Required work: Repeat each entry exactly, but do not carry over the pictures.

━━━━━━━━

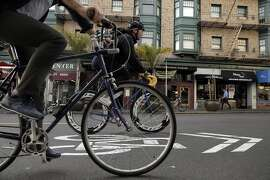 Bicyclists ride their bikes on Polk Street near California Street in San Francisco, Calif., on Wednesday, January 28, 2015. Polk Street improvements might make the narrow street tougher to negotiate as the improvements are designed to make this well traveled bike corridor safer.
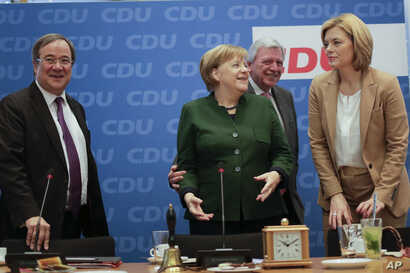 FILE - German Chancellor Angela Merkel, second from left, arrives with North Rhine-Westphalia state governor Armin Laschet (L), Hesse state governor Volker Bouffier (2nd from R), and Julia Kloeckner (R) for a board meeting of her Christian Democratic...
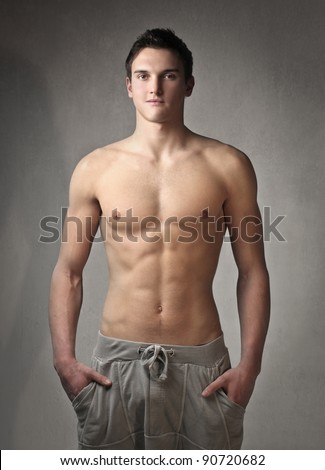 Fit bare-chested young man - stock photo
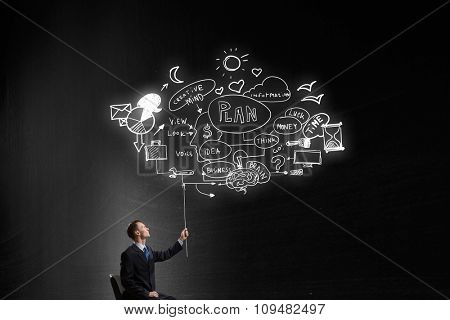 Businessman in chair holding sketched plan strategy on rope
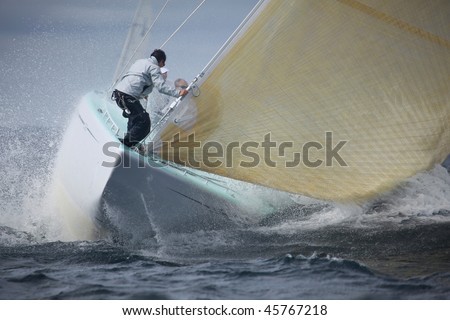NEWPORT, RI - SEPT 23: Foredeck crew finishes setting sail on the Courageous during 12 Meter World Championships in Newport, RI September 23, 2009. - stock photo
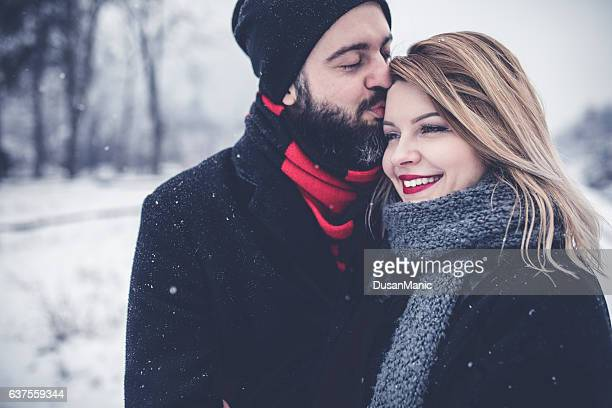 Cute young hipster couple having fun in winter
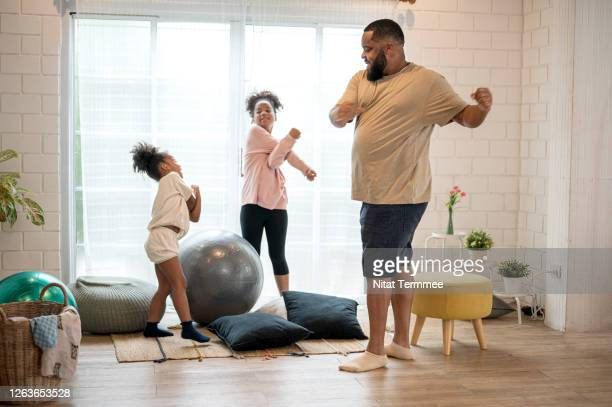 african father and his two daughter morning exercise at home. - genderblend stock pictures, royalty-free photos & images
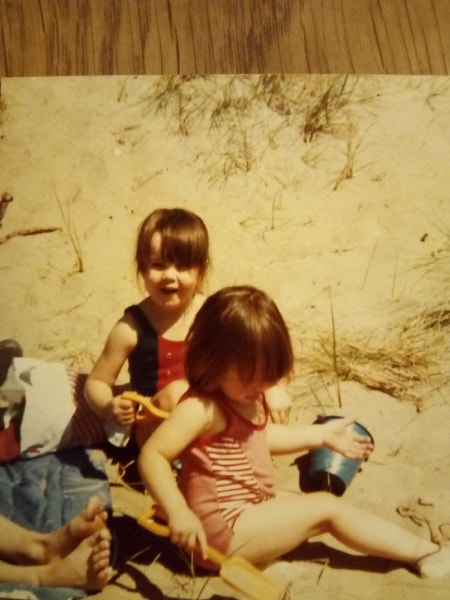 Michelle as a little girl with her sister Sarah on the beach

━━━━━━━━

Task response:
 Bicyclists ride their bikes on Polk Street near California Street in San Francisco, Calif., on Wednesday, January 28, 2015. Polk Street improvements might make the narrow street tougher to negotiate as the improvements are designed to make this well traveled bike corridor safer.
 FILE - German Chancellor Angela Merkel, second from left, arrives with North Rhine-Westphalia state governor Armin Laschet (L), Hesse state governor Volker Bouffier (2nd from R), and Julia Kloeckner (R) for a board meeting of her Christian Democratic...
 Fit bare-chested young man - stock photo
 Businessman in chair holding sketched plan strategy on rope
NEWPORT, RI - SEPT 23: Foredeck crew finishes setting sail on the Courageous during 12 Meter World Championships in Newport, RI September 23, 2009. - stock photo
 Cute young hipster couple having fun in winter
 african father and his two daughter morning exercise at home. - genderblend stock pictures, royalty-free photos & images
 Michelle as a little girl with her sister Sarah on the beach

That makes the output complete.